- **TEXT EXTRACT**
■ ■ ■ ■

Ripley’s transition from page to screen wasn’t particularly straight forward. Conceived by Dan O’Bannon and Ronald Shusett, the original screenplay for Alien was picked up by production company Brandywine but two of its co-founders, David Giler and Walter Hill were dissatisfied with

the script and made numerous revisions and rewrites. It was during this period that the character of Ripley was developed, although at this stage the role was non-gender specific and wasn’t until Alien’s director, Ridley Scott, decided that the role should be played by a female, that they offered the part to an up-and-coming actor named Sigourney Weaver… The rest, as they say, is history.

Released in 1979, Alien charts the crew of the Nostromo – a space freighter returning to Earth with 20 million tons of processed ore, who answer a distress call from nearby planet LV-426. Part of the crew set off to investigate and upon their return to the freighter, unwittingly bring an alien organism on-board, which dispatches the crew one by one. A commercial success yet, unbelievable to fathom now, Alien received mixed reviews upon its release. Despite this, one of the main positives to come out amongst the critical elite was Weavers portrayal of Ellen Ripley.

Poised as a secondary character during the first two acts, Ripley was the ships warrant Officer. Self-assured, resourceful and tenaciously inquisitive, much to the annoyance of her ship mates – you initially get the impression that Ripley is merely tolerated by the rest of the crew and therefore part of the cannon fodder for the alien organism to pick off. Up until the scene where Ripley demand the returning search party remain in quarantine, the main lead was the Nostromo’s captain, Dallas (played by Tom Skerritt). It’s at this moment that Ripley’s established traits become paramount to her survival and exponentially distance the character from the ‘damsel in distress’ trope that littered female roles within horror, and to a lesser extent, sci-fi. This was a significant leap for female characterisation within film.

Even with all the accolades and commercial success, it would still take seven years for its sequel – Aliens (1986) – to arrive on the big screen. Written and directed by James Cameron, he took a different approach to Ripley’s story and the overall tone, complimenting the claustrophobic, slow-burn nightmare of Alien with a more action-oriented fare. Nonetheless, Ripley’s character was given more nuance and development. Cameron, who is no stranger to resourceful and intelligent female characters having created another sci-fi icon in The Terminators’ (1984) Sarah Connor, honed in on Ripley’s maternal, more nurturing and selfless side.

■ ■ ■ ■

- **CHALLENGE**
List every real person (writers, producers, directors and actors, not fictional characters) named in the text about Ripley. The lines that follow are separate material and are not part of the text about Ripley.

■ ■ ■ ■

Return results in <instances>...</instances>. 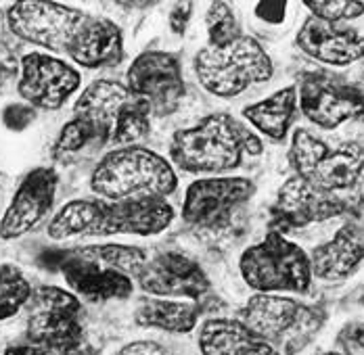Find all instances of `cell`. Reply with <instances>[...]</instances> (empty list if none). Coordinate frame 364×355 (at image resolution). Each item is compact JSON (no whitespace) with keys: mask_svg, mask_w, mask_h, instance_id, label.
Segmentation results:
<instances>
[{"mask_svg":"<svg viewBox=\"0 0 364 355\" xmlns=\"http://www.w3.org/2000/svg\"><path fill=\"white\" fill-rule=\"evenodd\" d=\"M289 163L295 176L321 190H348L363 178L364 144L348 141L328 146L312 132L297 128L289 146Z\"/></svg>","mask_w":364,"mask_h":355,"instance_id":"8","label":"cell"},{"mask_svg":"<svg viewBox=\"0 0 364 355\" xmlns=\"http://www.w3.org/2000/svg\"><path fill=\"white\" fill-rule=\"evenodd\" d=\"M287 13V2H257L255 15L268 23H281Z\"/></svg>","mask_w":364,"mask_h":355,"instance_id":"31","label":"cell"},{"mask_svg":"<svg viewBox=\"0 0 364 355\" xmlns=\"http://www.w3.org/2000/svg\"><path fill=\"white\" fill-rule=\"evenodd\" d=\"M255 195L250 178L208 176L195 180L184 195L182 219L197 230H222L235 212Z\"/></svg>","mask_w":364,"mask_h":355,"instance_id":"12","label":"cell"},{"mask_svg":"<svg viewBox=\"0 0 364 355\" xmlns=\"http://www.w3.org/2000/svg\"><path fill=\"white\" fill-rule=\"evenodd\" d=\"M297 86H287L272 97L243 109V117L259 134L274 142H283L297 117Z\"/></svg>","mask_w":364,"mask_h":355,"instance_id":"23","label":"cell"},{"mask_svg":"<svg viewBox=\"0 0 364 355\" xmlns=\"http://www.w3.org/2000/svg\"><path fill=\"white\" fill-rule=\"evenodd\" d=\"M19 70L17 92L26 103L44 111L61 109L82 84L80 71L53 55L30 53L21 59Z\"/></svg>","mask_w":364,"mask_h":355,"instance_id":"14","label":"cell"},{"mask_svg":"<svg viewBox=\"0 0 364 355\" xmlns=\"http://www.w3.org/2000/svg\"><path fill=\"white\" fill-rule=\"evenodd\" d=\"M57 268L73 295L90 303L122 301L134 293V278L105 266L84 247L61 251Z\"/></svg>","mask_w":364,"mask_h":355,"instance_id":"16","label":"cell"},{"mask_svg":"<svg viewBox=\"0 0 364 355\" xmlns=\"http://www.w3.org/2000/svg\"><path fill=\"white\" fill-rule=\"evenodd\" d=\"M117 355H172L166 347H161L155 341H134L126 347H122Z\"/></svg>","mask_w":364,"mask_h":355,"instance_id":"32","label":"cell"},{"mask_svg":"<svg viewBox=\"0 0 364 355\" xmlns=\"http://www.w3.org/2000/svg\"><path fill=\"white\" fill-rule=\"evenodd\" d=\"M201 316L199 303L193 301H170V299H145L139 303L134 320L143 328H157L164 332L186 334L195 330Z\"/></svg>","mask_w":364,"mask_h":355,"instance_id":"24","label":"cell"},{"mask_svg":"<svg viewBox=\"0 0 364 355\" xmlns=\"http://www.w3.org/2000/svg\"><path fill=\"white\" fill-rule=\"evenodd\" d=\"M126 88L143 99L151 115L166 117L178 111L186 94L178 55L164 50H145L126 73Z\"/></svg>","mask_w":364,"mask_h":355,"instance_id":"13","label":"cell"},{"mask_svg":"<svg viewBox=\"0 0 364 355\" xmlns=\"http://www.w3.org/2000/svg\"><path fill=\"white\" fill-rule=\"evenodd\" d=\"M32 284L17 266L0 263V322L13 318L32 299Z\"/></svg>","mask_w":364,"mask_h":355,"instance_id":"25","label":"cell"},{"mask_svg":"<svg viewBox=\"0 0 364 355\" xmlns=\"http://www.w3.org/2000/svg\"><path fill=\"white\" fill-rule=\"evenodd\" d=\"M178 178L168 159L145 146L113 148L95 165L90 188L99 199L122 201L132 197H168Z\"/></svg>","mask_w":364,"mask_h":355,"instance_id":"3","label":"cell"},{"mask_svg":"<svg viewBox=\"0 0 364 355\" xmlns=\"http://www.w3.org/2000/svg\"><path fill=\"white\" fill-rule=\"evenodd\" d=\"M139 286L155 297L168 299H201L210 293V278L193 257L178 251H161L146 257V263L136 276Z\"/></svg>","mask_w":364,"mask_h":355,"instance_id":"17","label":"cell"},{"mask_svg":"<svg viewBox=\"0 0 364 355\" xmlns=\"http://www.w3.org/2000/svg\"><path fill=\"white\" fill-rule=\"evenodd\" d=\"M59 176L53 168H34L19 182L0 219V239L15 241L46 219L55 205Z\"/></svg>","mask_w":364,"mask_h":355,"instance_id":"18","label":"cell"},{"mask_svg":"<svg viewBox=\"0 0 364 355\" xmlns=\"http://www.w3.org/2000/svg\"><path fill=\"white\" fill-rule=\"evenodd\" d=\"M201 355H279L241 320L210 318L199 328Z\"/></svg>","mask_w":364,"mask_h":355,"instance_id":"22","label":"cell"},{"mask_svg":"<svg viewBox=\"0 0 364 355\" xmlns=\"http://www.w3.org/2000/svg\"><path fill=\"white\" fill-rule=\"evenodd\" d=\"M299 111L323 130L364 121V88L328 71H308L299 77Z\"/></svg>","mask_w":364,"mask_h":355,"instance_id":"10","label":"cell"},{"mask_svg":"<svg viewBox=\"0 0 364 355\" xmlns=\"http://www.w3.org/2000/svg\"><path fill=\"white\" fill-rule=\"evenodd\" d=\"M191 15H193V2H176L174 9L170 11V30L176 36L184 34Z\"/></svg>","mask_w":364,"mask_h":355,"instance_id":"30","label":"cell"},{"mask_svg":"<svg viewBox=\"0 0 364 355\" xmlns=\"http://www.w3.org/2000/svg\"><path fill=\"white\" fill-rule=\"evenodd\" d=\"M241 322L279 355L306 349L327 322V312L281 295H254L241 310Z\"/></svg>","mask_w":364,"mask_h":355,"instance_id":"5","label":"cell"},{"mask_svg":"<svg viewBox=\"0 0 364 355\" xmlns=\"http://www.w3.org/2000/svg\"><path fill=\"white\" fill-rule=\"evenodd\" d=\"M239 270L243 283L264 295L306 293L312 283L310 255L274 230L243 251Z\"/></svg>","mask_w":364,"mask_h":355,"instance_id":"7","label":"cell"},{"mask_svg":"<svg viewBox=\"0 0 364 355\" xmlns=\"http://www.w3.org/2000/svg\"><path fill=\"white\" fill-rule=\"evenodd\" d=\"M343 337L350 345L354 347H360L364 349V322H358V324H352L343 330Z\"/></svg>","mask_w":364,"mask_h":355,"instance_id":"33","label":"cell"},{"mask_svg":"<svg viewBox=\"0 0 364 355\" xmlns=\"http://www.w3.org/2000/svg\"><path fill=\"white\" fill-rule=\"evenodd\" d=\"M9 75H11V70H9V67H4V65L0 63V92H2V88H4V84H6V80H9Z\"/></svg>","mask_w":364,"mask_h":355,"instance_id":"34","label":"cell"},{"mask_svg":"<svg viewBox=\"0 0 364 355\" xmlns=\"http://www.w3.org/2000/svg\"><path fill=\"white\" fill-rule=\"evenodd\" d=\"M346 209L348 205L337 192L321 190L306 180L293 176L279 188L277 201L270 207V230L285 234L287 230L337 217Z\"/></svg>","mask_w":364,"mask_h":355,"instance_id":"15","label":"cell"},{"mask_svg":"<svg viewBox=\"0 0 364 355\" xmlns=\"http://www.w3.org/2000/svg\"><path fill=\"white\" fill-rule=\"evenodd\" d=\"M297 48L325 65L346 67L364 59V36L348 23L308 17L297 32Z\"/></svg>","mask_w":364,"mask_h":355,"instance_id":"19","label":"cell"},{"mask_svg":"<svg viewBox=\"0 0 364 355\" xmlns=\"http://www.w3.org/2000/svg\"><path fill=\"white\" fill-rule=\"evenodd\" d=\"M90 142H97L99 144V136H97V130L92 128L90 121H86L84 117H77L73 115V119H70L59 136H57V142L53 146V155L57 159L65 157V155H73L77 151H82L84 146H88Z\"/></svg>","mask_w":364,"mask_h":355,"instance_id":"27","label":"cell"},{"mask_svg":"<svg viewBox=\"0 0 364 355\" xmlns=\"http://www.w3.org/2000/svg\"><path fill=\"white\" fill-rule=\"evenodd\" d=\"M321 355H343V354H337V351H325V354Z\"/></svg>","mask_w":364,"mask_h":355,"instance_id":"35","label":"cell"},{"mask_svg":"<svg viewBox=\"0 0 364 355\" xmlns=\"http://www.w3.org/2000/svg\"><path fill=\"white\" fill-rule=\"evenodd\" d=\"M312 17L331 23H346L364 15V2L356 0H306L304 2Z\"/></svg>","mask_w":364,"mask_h":355,"instance_id":"28","label":"cell"},{"mask_svg":"<svg viewBox=\"0 0 364 355\" xmlns=\"http://www.w3.org/2000/svg\"><path fill=\"white\" fill-rule=\"evenodd\" d=\"M84 70H109L124 59V34L105 17L88 15L65 53Z\"/></svg>","mask_w":364,"mask_h":355,"instance_id":"20","label":"cell"},{"mask_svg":"<svg viewBox=\"0 0 364 355\" xmlns=\"http://www.w3.org/2000/svg\"><path fill=\"white\" fill-rule=\"evenodd\" d=\"M205 26H208V38H210L208 46H214V48H222L243 36L237 15L228 2L210 4L208 15H205Z\"/></svg>","mask_w":364,"mask_h":355,"instance_id":"26","label":"cell"},{"mask_svg":"<svg viewBox=\"0 0 364 355\" xmlns=\"http://www.w3.org/2000/svg\"><path fill=\"white\" fill-rule=\"evenodd\" d=\"M174 207L164 197H132L122 201L73 199L65 203L48 224L53 241L75 236L136 234L153 236L174 222Z\"/></svg>","mask_w":364,"mask_h":355,"instance_id":"1","label":"cell"},{"mask_svg":"<svg viewBox=\"0 0 364 355\" xmlns=\"http://www.w3.org/2000/svg\"><path fill=\"white\" fill-rule=\"evenodd\" d=\"M4 355H97L92 347L88 345H80L73 349H50V347H42L34 343H21V345H11Z\"/></svg>","mask_w":364,"mask_h":355,"instance_id":"29","label":"cell"},{"mask_svg":"<svg viewBox=\"0 0 364 355\" xmlns=\"http://www.w3.org/2000/svg\"><path fill=\"white\" fill-rule=\"evenodd\" d=\"M360 303L364 305V288H363V295H360Z\"/></svg>","mask_w":364,"mask_h":355,"instance_id":"36","label":"cell"},{"mask_svg":"<svg viewBox=\"0 0 364 355\" xmlns=\"http://www.w3.org/2000/svg\"><path fill=\"white\" fill-rule=\"evenodd\" d=\"M73 115L92 124L101 144L134 146L151 132V109L126 84L95 80L75 101Z\"/></svg>","mask_w":364,"mask_h":355,"instance_id":"4","label":"cell"},{"mask_svg":"<svg viewBox=\"0 0 364 355\" xmlns=\"http://www.w3.org/2000/svg\"><path fill=\"white\" fill-rule=\"evenodd\" d=\"M262 148V141L245 124L228 113H212L172 136L170 159L186 174L218 176L237 170L247 157H257Z\"/></svg>","mask_w":364,"mask_h":355,"instance_id":"2","label":"cell"},{"mask_svg":"<svg viewBox=\"0 0 364 355\" xmlns=\"http://www.w3.org/2000/svg\"><path fill=\"white\" fill-rule=\"evenodd\" d=\"M88 13L59 2L23 0L6 9V26L13 34L36 46L65 55Z\"/></svg>","mask_w":364,"mask_h":355,"instance_id":"11","label":"cell"},{"mask_svg":"<svg viewBox=\"0 0 364 355\" xmlns=\"http://www.w3.org/2000/svg\"><path fill=\"white\" fill-rule=\"evenodd\" d=\"M26 339L50 349L84 345V307L80 297L59 286L36 288L30 299Z\"/></svg>","mask_w":364,"mask_h":355,"instance_id":"9","label":"cell"},{"mask_svg":"<svg viewBox=\"0 0 364 355\" xmlns=\"http://www.w3.org/2000/svg\"><path fill=\"white\" fill-rule=\"evenodd\" d=\"M193 65L203 90L220 99L239 97L250 86L268 82L274 73L270 55L250 36H241L222 48H201Z\"/></svg>","mask_w":364,"mask_h":355,"instance_id":"6","label":"cell"},{"mask_svg":"<svg viewBox=\"0 0 364 355\" xmlns=\"http://www.w3.org/2000/svg\"><path fill=\"white\" fill-rule=\"evenodd\" d=\"M364 261V226L346 222L333 239L318 245L310 255L312 276L337 283L352 276Z\"/></svg>","mask_w":364,"mask_h":355,"instance_id":"21","label":"cell"}]
</instances>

■ ■ ■ ■

- **EXERCISE ANSWER**
Dan O'Bannon, Ronald Shusett, David Giler, Walter Hill, Ridley Scott, Sigourney Weaver, Tom Skerritt, James Cameron